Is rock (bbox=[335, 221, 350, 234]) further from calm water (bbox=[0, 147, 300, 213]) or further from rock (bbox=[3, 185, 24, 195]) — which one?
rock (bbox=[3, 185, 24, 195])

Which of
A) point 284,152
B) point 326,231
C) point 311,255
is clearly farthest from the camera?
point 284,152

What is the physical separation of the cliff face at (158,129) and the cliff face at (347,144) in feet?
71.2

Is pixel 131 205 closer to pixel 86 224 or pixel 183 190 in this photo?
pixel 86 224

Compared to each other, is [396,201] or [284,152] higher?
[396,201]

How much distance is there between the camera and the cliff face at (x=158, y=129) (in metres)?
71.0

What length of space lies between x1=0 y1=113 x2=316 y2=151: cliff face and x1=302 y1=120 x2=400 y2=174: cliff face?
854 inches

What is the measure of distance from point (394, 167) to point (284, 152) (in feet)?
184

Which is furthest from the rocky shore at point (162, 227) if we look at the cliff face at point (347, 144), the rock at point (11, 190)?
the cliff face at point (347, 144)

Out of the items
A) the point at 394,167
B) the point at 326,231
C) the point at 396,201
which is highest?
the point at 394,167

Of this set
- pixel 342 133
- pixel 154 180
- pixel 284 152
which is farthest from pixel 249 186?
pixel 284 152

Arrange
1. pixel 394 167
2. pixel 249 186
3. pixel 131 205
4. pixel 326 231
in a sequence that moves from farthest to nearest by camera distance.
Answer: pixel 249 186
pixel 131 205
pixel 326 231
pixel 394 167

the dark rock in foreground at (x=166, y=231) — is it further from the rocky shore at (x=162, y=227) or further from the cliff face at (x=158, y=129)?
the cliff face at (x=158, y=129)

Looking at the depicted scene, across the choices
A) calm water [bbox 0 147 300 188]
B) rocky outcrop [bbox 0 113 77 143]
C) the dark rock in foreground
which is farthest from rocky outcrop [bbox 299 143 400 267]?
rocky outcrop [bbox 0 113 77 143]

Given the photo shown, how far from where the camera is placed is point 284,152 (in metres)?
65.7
--
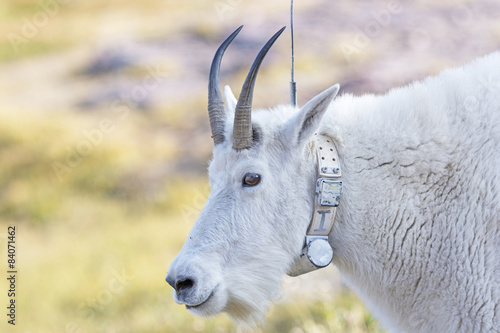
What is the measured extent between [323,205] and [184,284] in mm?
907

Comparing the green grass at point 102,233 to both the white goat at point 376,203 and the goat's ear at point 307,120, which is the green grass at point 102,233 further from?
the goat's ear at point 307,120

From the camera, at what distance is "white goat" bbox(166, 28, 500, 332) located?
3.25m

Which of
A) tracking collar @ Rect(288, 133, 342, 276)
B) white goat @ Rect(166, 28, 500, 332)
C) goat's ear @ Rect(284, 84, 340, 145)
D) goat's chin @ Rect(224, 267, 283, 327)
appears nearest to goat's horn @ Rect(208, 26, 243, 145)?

*DIRECTIVE:*
How many lines in the rows above contain the word "outcrop"? Reply with the number alone.

*THE ANSWER:*
3